If any of these steps fail or if the host crashes, a .new file might be left around, which should be flagged for the sysadmin to take care of. The file can be removed without loosing data, but the circumstances should be reviewed in case there is some systematic problem.

3. Copy log file to separate host (optional)

All files named *.log in the log_dir can now be copied (using scp or rsync or so) to a separate host for safekeeping. These will only be used if the local host crashes and log files on its disk are lost. In this case manual intervention is necessary.

4. Catch up database to new log file

Now osmdbt-catchup is called to catch up the database to the log file just created in step 2.

If the system crashes in step 2, 3, or 4 a log file might be left around without the database being updated. In this case step 1 of the next cycle will pick this up and do the database update.

5. Creating diff file

Now osmdbt-create-diff is called which reads any log files in the log_dir and creates replication diff files. Files are first created in the tmp_dir directory and then moved into place in the changes_dir and its subdirectories. osmdbt-create-diff will also read the state.txt in the changes_dir file and create a new one. See the manual page for osmdbt-create-diff for the details on how this is done exactly.

Log files and lock files

  • The programs osmdbt-get-log, osmdbt-fake-log, and osmdbt-catchup use the same PID/lock file run_dir/osmdbt-log making sure that only one of them is running.
  • The program osmdbt-create-diff uses a different PID/lock file, it can run in parallel to the other programs, but only one copy of it will run.
  • osmdbt-create-diff can handle any number of log files, so if it is not run for a while it will recover by reading all log files it finds and creating one replication diff file with the (sorted) data from all of them.
  • All programs will write files under different names or in separate directories, sync the files and only then move them into place atomically. After that directories are synced.
  • After diff and state files are created in the tmp_dir, before they are moved to the changes_dir, a file osmdbt-create-diff.lock is created in tmp_dir. This is removed after osmdbt-create-diff finished moving all state and diff files to their final place and appending the .done suffix to the log file(s).
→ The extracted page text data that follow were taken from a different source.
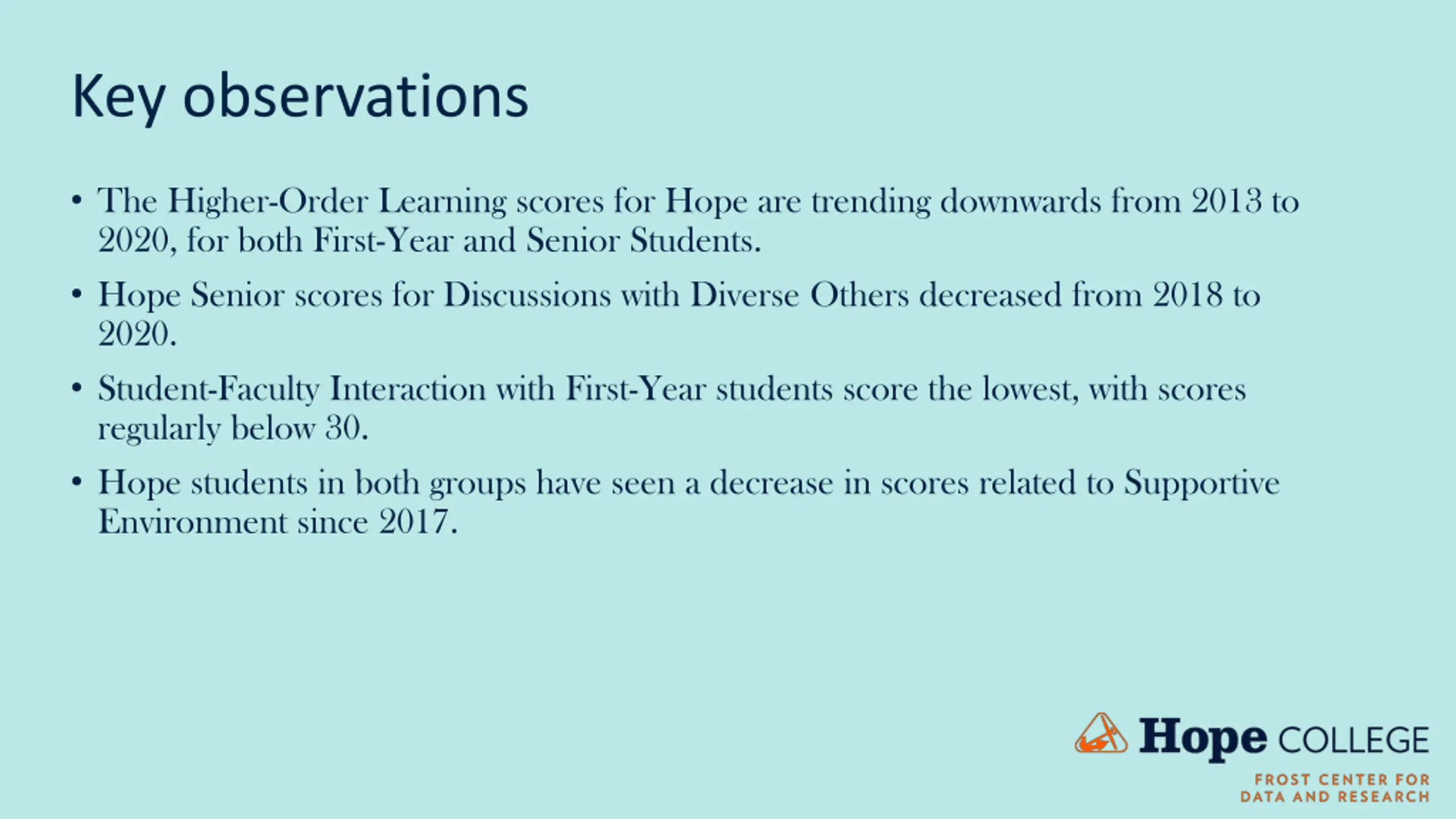 Key observations

• The Higher-Order Learning scores for Hope are trending downwards from 2013 to 2020, for both First-Year and Senior Students.

• Hope Senior scores for Discussions with Diverse Others decreased from 2018 to 2020.

• Student-Faculty Interaction with First-Year students score the lowest, with scores regularly below 30.

• Hope students in both groups have seen a decrease in scores related to Supportive Environment since 2017.

Hope COLLEGE
FROST CENTER FOR
DATA AND RESEARCH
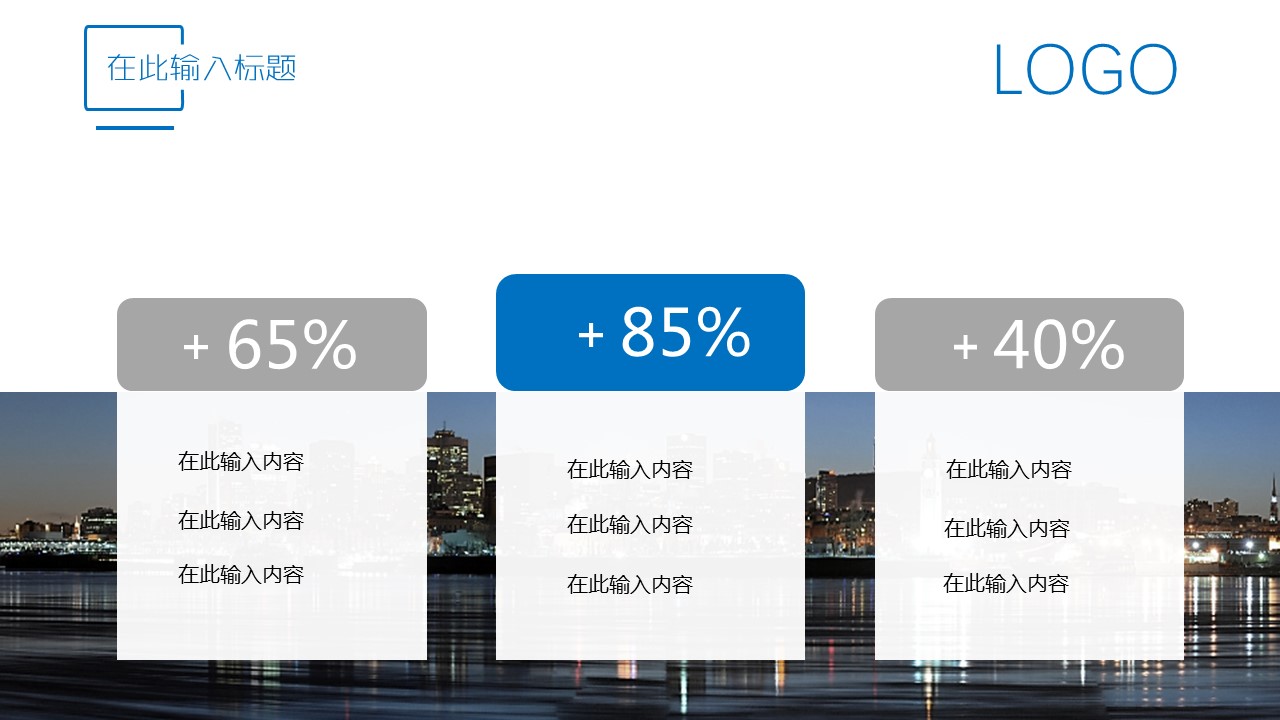 在此输入标题

LOGO

+ 65%

在此输入内容

在此输入内容

在此输入内容

+ 85%

在此输入内容

在此输入内容

在此输入内容

+ 40%

在此输入内容

在此输入内容

在此输入内容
If this is left lying around, osmdbt-create-diff will not run any more and the sysadmin needs to intervene.

External processing needed

When run in production you should regularly

  • remove old log files marked as done (files in log_dir named *.log.done)
  • remove log file copies you might have made on a separate host

To make sure everything runs smoothly, the age of the PID files can be checked (should never be more than a few seconds) and the existence of older (more than a minute or so) log files named *.log.new.

License

Copyright (C) 2021-2022 Jochen Topf (jochen@topf.org)

This program is free software: you can redistribute it and/or modify it under the terms of the GNU General Public License as published by the Free Software Foundation, either version 3 of the License, or (at your option) any later version.

This program is distributed in the hope that it will be useful, but WITHOUT ANY WARRANTY; without even the implied warranty of MERCHANTABILITY or FITNESS FOR A PARTICULAR PURPOSE. See the GNU General Public License for more details.